## Task objective
From the listing below, reproduce word for word the part that opens with the line containing "Experience Sampling Method" and closes with the line containing "3) EK'lerden hangileri"; reproduce nothing else.

## Input records
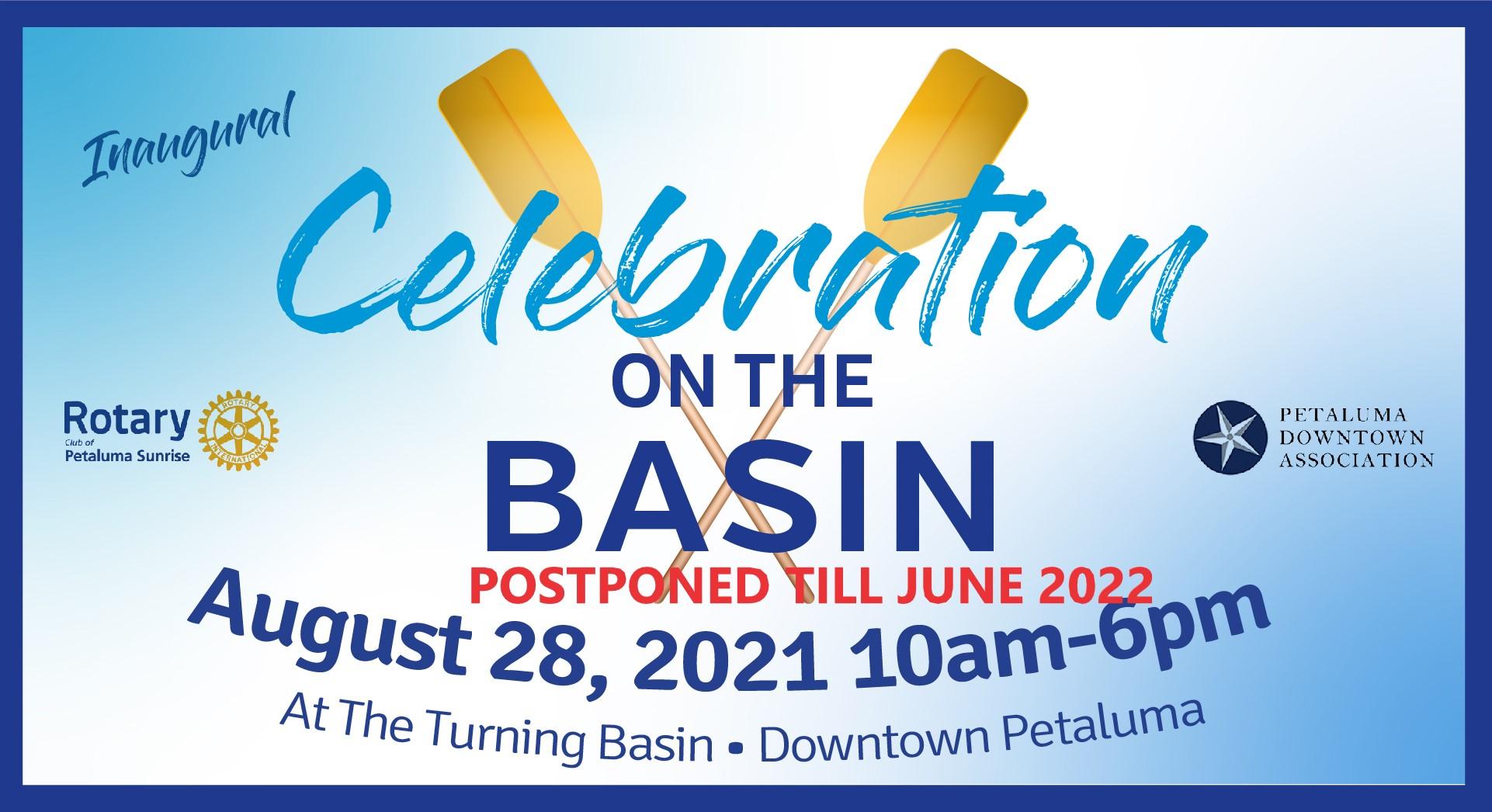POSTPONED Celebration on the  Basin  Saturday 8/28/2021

...

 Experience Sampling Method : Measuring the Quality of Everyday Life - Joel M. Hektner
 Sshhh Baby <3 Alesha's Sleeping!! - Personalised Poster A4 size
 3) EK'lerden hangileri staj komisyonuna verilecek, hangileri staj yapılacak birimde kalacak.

==

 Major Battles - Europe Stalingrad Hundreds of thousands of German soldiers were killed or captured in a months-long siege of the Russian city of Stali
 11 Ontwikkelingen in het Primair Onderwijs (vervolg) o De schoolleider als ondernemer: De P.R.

## Solution to this task
 Experience Sampling Method : Measuring the Quality of Everyday Life - Joel M. Hektner
 Sshhh Baby <3 Alesha's Sleeping!! - Personalised Poster A4 size
 3) EK'lerden hangileri staj komisyonuna verilecek, hangileri staj yapılacak birimde kalacak.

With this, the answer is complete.